• _EXCERPT_

There is no instant recovery unless you go with a HA scheme.

Full ZFS systems, with incremental snapshots can minimize your downtime. Consider also to separate your data from the OS.


----------



## fluca1978 (Jan 2, 2012)

gkontos said:
			
		

> There is no instant recovery unless you go with a HA scheme.



Agree.
But he was asking for a little downtime, not instant recovery. So I guess the minimal down time you can get is that required that to recover a backup of data/os. In such case mirroring is the way to go, I mean mirroring disk first, mirroring server second, and so on. Then you can go for HA.


----------



## gkontos (Jan 2, 2012)

fluca1978 said:
			
		

> Agree.
> But he was asking for a little downtime, not instant recovery. So I guess the minimal down time you can get is that required that to recover a backup of data/os. In such case mirroring is the way to go, I mean mirroring disk first, mirroring server second, and so on. Then you can go for HA.



I didn't suggest mirroring because I take it for granted. Although mirroring sometimes tends to create a false impression of security and peace of mind.


----------



## wblock@ (Jan 2, 2012)

It's an important distinction.  Mirroring is to protect against disk failure.  Backup is so you can restore a file that was accidentally deleted a month ago.


----------



## gkontos (Jan 2, 2012)

wblock@ said:
			
		

> It's an important distinction.  Mirroring is to protect against disk failure.  Backup is so you can restore a file that was accidentally deleted a month ago.



Or hacked, in case of a hosting company like our friend wants to do.


----------



## hockey97 (Jan 3, 2012)

Yes, I am trying to start up a hosting company. I'll be hosting websites for others. I need to have a setup system that would be best in such an environment. I want more of an automated approach. Since I am currently a college student. I am busy with other things. So if I can have a setup that would prevent any corruption or errors or loss of data. I would like such a system where there is less hands-on approach. Even if I do have to manually either remove a hard drive or maybe like the hard drives hardware is physically damage. I don't mind doing those things manually.

I just think that I should have a system so that if I am in college or else where my server won't be offline. I do own a UPS system and one server. I am new to this and the business. Yet, not new to programming. So I need help on creating a backup or mirroring system. In a way where I won't have to touch anything much or most of the time.


----------



## gkontos (Jan 3, 2012)

@hockey97,

Out of personal experience. One server is good only for starting! Also, consider maxing the RAM especially if you want to use ZFS. Don't rely on a UPS for hosting business. You need to find a datacenter where they will guarantee you the proper power supply in a controlled climate. Internet redundancy is something that you can also find in datacenters.

Remember that your clients expect to be able to browse their sites on 24X7 basis. Also, be prepared to use a network firewall and a web application firewall. You can use net-mgmt/nagios and sysutils/munin-node as a tool to monitor your server(s)

External disks are good for backups but eventually you will see that NAS with PXE Boot will be very handy.

George


----------

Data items
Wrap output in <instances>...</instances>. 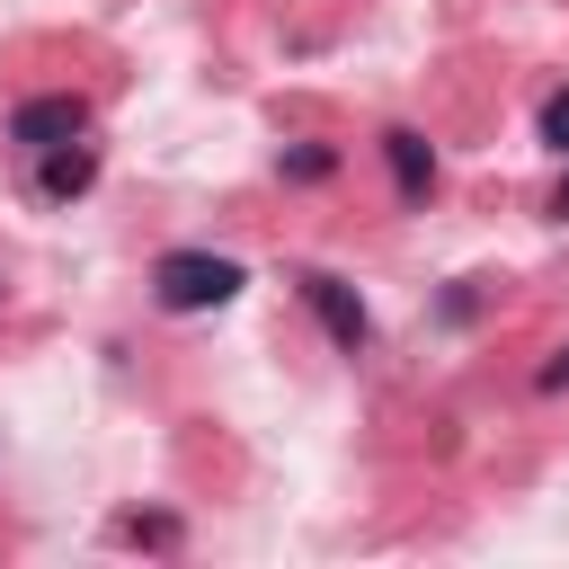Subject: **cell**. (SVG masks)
<instances>
[{
    "label": "cell",
    "mask_w": 569,
    "mask_h": 569,
    "mask_svg": "<svg viewBox=\"0 0 569 569\" xmlns=\"http://www.w3.org/2000/svg\"><path fill=\"white\" fill-rule=\"evenodd\" d=\"M36 187H44L53 204H71V196H89V187H98V151H89V142H62V151H36Z\"/></svg>",
    "instance_id": "obj_5"
},
{
    "label": "cell",
    "mask_w": 569,
    "mask_h": 569,
    "mask_svg": "<svg viewBox=\"0 0 569 569\" xmlns=\"http://www.w3.org/2000/svg\"><path fill=\"white\" fill-rule=\"evenodd\" d=\"M551 213H560V222H569V178H560V187H551Z\"/></svg>",
    "instance_id": "obj_9"
},
{
    "label": "cell",
    "mask_w": 569,
    "mask_h": 569,
    "mask_svg": "<svg viewBox=\"0 0 569 569\" xmlns=\"http://www.w3.org/2000/svg\"><path fill=\"white\" fill-rule=\"evenodd\" d=\"M80 133H89V98H71V89L18 98V116H9V142H18V151H62V142H80Z\"/></svg>",
    "instance_id": "obj_2"
},
{
    "label": "cell",
    "mask_w": 569,
    "mask_h": 569,
    "mask_svg": "<svg viewBox=\"0 0 569 569\" xmlns=\"http://www.w3.org/2000/svg\"><path fill=\"white\" fill-rule=\"evenodd\" d=\"M542 142L569 160V89H551V98H542Z\"/></svg>",
    "instance_id": "obj_7"
},
{
    "label": "cell",
    "mask_w": 569,
    "mask_h": 569,
    "mask_svg": "<svg viewBox=\"0 0 569 569\" xmlns=\"http://www.w3.org/2000/svg\"><path fill=\"white\" fill-rule=\"evenodd\" d=\"M542 391H569V347H560V356L542 365Z\"/></svg>",
    "instance_id": "obj_8"
},
{
    "label": "cell",
    "mask_w": 569,
    "mask_h": 569,
    "mask_svg": "<svg viewBox=\"0 0 569 569\" xmlns=\"http://www.w3.org/2000/svg\"><path fill=\"white\" fill-rule=\"evenodd\" d=\"M382 160H391V187H400V204H427V187H436V151H427L409 124H391V133H382Z\"/></svg>",
    "instance_id": "obj_4"
},
{
    "label": "cell",
    "mask_w": 569,
    "mask_h": 569,
    "mask_svg": "<svg viewBox=\"0 0 569 569\" xmlns=\"http://www.w3.org/2000/svg\"><path fill=\"white\" fill-rule=\"evenodd\" d=\"M329 169H338V151H320V142L284 151V178H302V187H311V178H329Z\"/></svg>",
    "instance_id": "obj_6"
},
{
    "label": "cell",
    "mask_w": 569,
    "mask_h": 569,
    "mask_svg": "<svg viewBox=\"0 0 569 569\" xmlns=\"http://www.w3.org/2000/svg\"><path fill=\"white\" fill-rule=\"evenodd\" d=\"M240 284H249V276H240V258H213V249H169V258L151 267V302H160V311H178V320L222 311Z\"/></svg>",
    "instance_id": "obj_1"
},
{
    "label": "cell",
    "mask_w": 569,
    "mask_h": 569,
    "mask_svg": "<svg viewBox=\"0 0 569 569\" xmlns=\"http://www.w3.org/2000/svg\"><path fill=\"white\" fill-rule=\"evenodd\" d=\"M302 302L320 311V329H329V338H338L347 356H356V347L373 338V320H365V302H356V284H347V276H329V267H311V276H302Z\"/></svg>",
    "instance_id": "obj_3"
}]
</instances>
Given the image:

• _TO DO_
Return the part of the backup thread between "Out of personal" and "find in datacenters.", inclusive. These records stand apart from the backup thread and have no connection to it.

• _THE RESULT_
Out of personal experience. One server is good only for starting! Also, consider maxing the RAM especially if you want to use ZFS. Don't rely on a UPS for hosting business. You need to find a datacenter where they will guarantee you the proper power supply in a controlled climate. Internet redundancy is something that you can also find in datacenters.